Yes. Basically, in ’96, after Dole lost, the Republican party had a problem. They had control of the Congress. One of my good friends was Chris Cox, who was the chair of the policy committee for the Congress, but they didn’t have the White House. The White House, whether it is a Democrat or Republican, if you have the White House, that’s where the policy comes from, and people react to it. But if you have control of the Congress and you don’t have the White House, you’ve got this incredible group of people but there’s no focus. It’s very difficult. So I talked to Chris and we thought it would be a good idea to see if we could set up an outside group of people that would function like the Economic Policy Advisory Board, or the Foreign Intelligence Advisory Board, and work with the congressional leadership on the Republican side.

So we got together. He thought it was a great idea. He set it up and he asked me to be the chair and we called it the Congressional Policy Advisory Board. The people who were members of that board—have you seen the list?

Young

No, I don’t know who—

Anderson

It’s the same list.

Young

Same list as?

Anderson

I was on it, Paul Wolfowitz was on it. Rumsfeld—

Young

Oh, the people you just mentioned.

Anderson

Rumsfeld was on it, Shultz was on it, Dick Allen was on it, Annelise Anderson was on it, they’re all—Larry Lindsey was on it. And we worked with the Congress. We had a number of meetings and we went back and advised them on various policy issues. We sat down with Newt Gingrich and with Chris Cox. They’d have a meeting of the Congressional Policy Advisory Board. I remember, the first meeting they brought all the various chairmen of the various key committees and they met with us for the whole day.

Young

How did they take to outside advice?

Anderson

They liked it. They thought it was—see, because the way we set it up—

Young

Their staffs may not have.

Anderson

We didn’t talk to the staffs. Basically we just said, Look, they’re a group of outside individuals, and you know most of them, and they’ll be happy to share with you anything you want. We agreed that the basic ground rules were we would advise them and tell them whatever they wanted to hear about and we would not talk about it. We would talk about our own personal views. We would never tell them what we told them. If they wanted to make an announcement to the press, they could have a press conference and talk about it, which they did sometimes. Then the other rule was that there are 25 or some odd members of this group, we don’t have to meet as a group. If you want to identify with any of them individually you can call them up—which they did.

Young

Yes.

Anderson

But it was simply a device for systematically putting this group of outside advisors in connection with the Congress. As part of the group we put together the heads of the major think tanks, like AEI and Heritage Foundation and Hoover, so that they also had access then to all the scholars in the think tanks.

It was a way of trying to marry the people making decisions with them. It worked pretty well, because the second or third meeting the Senators wanted to come over and get involved too. So they all came over. So it was really, the Senators came over then.
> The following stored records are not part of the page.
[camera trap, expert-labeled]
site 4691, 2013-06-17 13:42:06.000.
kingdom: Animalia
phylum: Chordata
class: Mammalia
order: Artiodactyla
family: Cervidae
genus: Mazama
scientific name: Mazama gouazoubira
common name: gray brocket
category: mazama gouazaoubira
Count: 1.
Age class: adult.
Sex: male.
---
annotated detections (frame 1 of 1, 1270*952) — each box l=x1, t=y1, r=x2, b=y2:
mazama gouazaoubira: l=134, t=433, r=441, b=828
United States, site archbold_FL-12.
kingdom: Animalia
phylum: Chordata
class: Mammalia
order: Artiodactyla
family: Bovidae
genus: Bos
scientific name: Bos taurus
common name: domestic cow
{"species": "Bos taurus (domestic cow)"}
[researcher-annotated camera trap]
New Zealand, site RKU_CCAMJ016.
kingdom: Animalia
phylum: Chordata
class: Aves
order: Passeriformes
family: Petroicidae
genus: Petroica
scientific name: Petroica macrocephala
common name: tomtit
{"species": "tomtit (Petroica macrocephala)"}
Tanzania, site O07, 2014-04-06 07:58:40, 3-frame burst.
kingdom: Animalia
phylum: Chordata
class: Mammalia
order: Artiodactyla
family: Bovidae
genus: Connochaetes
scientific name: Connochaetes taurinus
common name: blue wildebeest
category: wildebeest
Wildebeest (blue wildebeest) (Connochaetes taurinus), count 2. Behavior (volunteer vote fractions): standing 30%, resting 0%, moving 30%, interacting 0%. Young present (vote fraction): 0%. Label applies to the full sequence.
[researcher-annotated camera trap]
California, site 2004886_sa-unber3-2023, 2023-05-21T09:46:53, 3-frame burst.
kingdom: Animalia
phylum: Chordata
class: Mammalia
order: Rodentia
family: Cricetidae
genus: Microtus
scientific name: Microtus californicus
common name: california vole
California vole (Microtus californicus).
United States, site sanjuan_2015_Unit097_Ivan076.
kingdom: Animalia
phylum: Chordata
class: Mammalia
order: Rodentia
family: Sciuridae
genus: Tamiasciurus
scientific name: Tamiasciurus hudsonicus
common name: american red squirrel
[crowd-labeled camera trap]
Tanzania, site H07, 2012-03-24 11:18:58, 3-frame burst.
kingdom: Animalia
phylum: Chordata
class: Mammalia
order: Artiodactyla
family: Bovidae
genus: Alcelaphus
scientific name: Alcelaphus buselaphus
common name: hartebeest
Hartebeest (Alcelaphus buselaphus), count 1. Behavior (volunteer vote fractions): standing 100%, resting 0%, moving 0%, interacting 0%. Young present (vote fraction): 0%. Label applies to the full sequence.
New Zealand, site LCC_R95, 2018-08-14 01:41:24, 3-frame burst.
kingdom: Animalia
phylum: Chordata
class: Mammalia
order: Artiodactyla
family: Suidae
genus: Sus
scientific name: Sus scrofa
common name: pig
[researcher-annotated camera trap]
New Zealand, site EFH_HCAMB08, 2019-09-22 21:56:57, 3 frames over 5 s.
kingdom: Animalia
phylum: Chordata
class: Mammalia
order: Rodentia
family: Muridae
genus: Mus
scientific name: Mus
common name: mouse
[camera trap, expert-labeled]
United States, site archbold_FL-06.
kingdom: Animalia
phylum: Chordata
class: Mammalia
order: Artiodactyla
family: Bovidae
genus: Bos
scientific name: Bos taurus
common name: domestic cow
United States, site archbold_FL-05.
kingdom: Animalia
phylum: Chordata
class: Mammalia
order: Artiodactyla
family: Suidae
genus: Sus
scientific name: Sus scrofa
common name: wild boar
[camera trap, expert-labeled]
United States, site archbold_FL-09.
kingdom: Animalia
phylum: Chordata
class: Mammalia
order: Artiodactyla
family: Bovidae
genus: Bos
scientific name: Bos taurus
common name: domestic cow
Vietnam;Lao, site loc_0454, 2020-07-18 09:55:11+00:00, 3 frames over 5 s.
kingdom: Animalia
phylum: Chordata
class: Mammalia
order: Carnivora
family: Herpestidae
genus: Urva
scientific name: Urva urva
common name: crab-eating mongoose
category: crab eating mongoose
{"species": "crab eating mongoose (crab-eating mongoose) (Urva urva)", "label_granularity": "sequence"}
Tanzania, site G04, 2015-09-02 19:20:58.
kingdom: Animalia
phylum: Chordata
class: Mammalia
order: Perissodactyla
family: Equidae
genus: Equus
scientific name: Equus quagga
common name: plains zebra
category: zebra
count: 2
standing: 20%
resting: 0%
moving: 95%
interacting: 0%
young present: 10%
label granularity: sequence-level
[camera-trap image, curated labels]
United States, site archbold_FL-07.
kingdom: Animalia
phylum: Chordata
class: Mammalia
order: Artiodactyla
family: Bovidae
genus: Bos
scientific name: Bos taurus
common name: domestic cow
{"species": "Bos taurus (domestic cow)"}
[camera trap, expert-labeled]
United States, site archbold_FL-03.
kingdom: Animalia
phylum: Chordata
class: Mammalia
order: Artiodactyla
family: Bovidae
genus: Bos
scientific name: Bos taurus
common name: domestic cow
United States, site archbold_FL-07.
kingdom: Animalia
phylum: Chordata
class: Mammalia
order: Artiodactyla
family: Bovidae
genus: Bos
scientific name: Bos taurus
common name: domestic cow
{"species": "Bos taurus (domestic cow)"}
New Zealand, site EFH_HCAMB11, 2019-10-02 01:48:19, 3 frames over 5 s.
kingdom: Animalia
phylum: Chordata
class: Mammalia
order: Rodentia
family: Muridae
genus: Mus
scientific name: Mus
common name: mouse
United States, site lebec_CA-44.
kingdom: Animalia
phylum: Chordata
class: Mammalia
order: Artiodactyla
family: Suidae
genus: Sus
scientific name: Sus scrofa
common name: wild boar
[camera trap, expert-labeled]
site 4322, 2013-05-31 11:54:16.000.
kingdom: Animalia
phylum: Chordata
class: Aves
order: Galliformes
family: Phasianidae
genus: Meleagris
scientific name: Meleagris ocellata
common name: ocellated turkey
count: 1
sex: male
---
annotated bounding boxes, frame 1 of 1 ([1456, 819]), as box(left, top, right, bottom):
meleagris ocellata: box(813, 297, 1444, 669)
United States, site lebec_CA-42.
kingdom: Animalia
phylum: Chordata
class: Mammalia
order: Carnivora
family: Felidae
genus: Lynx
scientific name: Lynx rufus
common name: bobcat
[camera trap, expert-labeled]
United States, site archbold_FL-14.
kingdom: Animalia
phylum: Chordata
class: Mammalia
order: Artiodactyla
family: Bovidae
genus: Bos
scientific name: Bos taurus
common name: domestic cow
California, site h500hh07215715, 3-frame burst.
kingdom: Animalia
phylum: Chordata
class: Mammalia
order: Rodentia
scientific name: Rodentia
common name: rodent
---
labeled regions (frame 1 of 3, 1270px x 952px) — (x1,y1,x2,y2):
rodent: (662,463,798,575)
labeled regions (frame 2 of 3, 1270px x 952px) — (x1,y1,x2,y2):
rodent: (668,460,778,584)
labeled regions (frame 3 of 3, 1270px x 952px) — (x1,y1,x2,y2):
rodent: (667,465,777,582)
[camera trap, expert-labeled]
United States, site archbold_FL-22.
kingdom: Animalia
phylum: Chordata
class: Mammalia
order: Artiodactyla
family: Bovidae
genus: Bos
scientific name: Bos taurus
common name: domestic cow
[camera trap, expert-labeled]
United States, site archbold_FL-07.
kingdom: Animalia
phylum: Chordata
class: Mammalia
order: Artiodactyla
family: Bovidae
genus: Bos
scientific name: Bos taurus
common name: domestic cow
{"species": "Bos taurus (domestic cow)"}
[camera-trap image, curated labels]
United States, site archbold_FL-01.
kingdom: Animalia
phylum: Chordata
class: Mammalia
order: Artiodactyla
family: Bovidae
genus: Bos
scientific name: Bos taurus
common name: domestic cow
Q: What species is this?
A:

After Bush won the Presidency, I sat down one day and discovered that most of the board was in the administration. I called Chris and I said, Look, we’re going to do something that’s very unusual, and we shut it down. Wiped it out.

Young

Became redundant almost, didn’t it?

Anderson

Sure, absolutely. But you know, it was fun. People were actually stunned it was going to be shut down. It’s over. But everybody got a nice paperweight.

Young

Paperweight.

Anderson

Yes, little glass paperweight.

Young

Not cuff links, not a tie pin.

Anderson

Just a paperweight.

Young

I think we can wind up the recorded interview at this time. I want to thank you very much for the time you gave generously.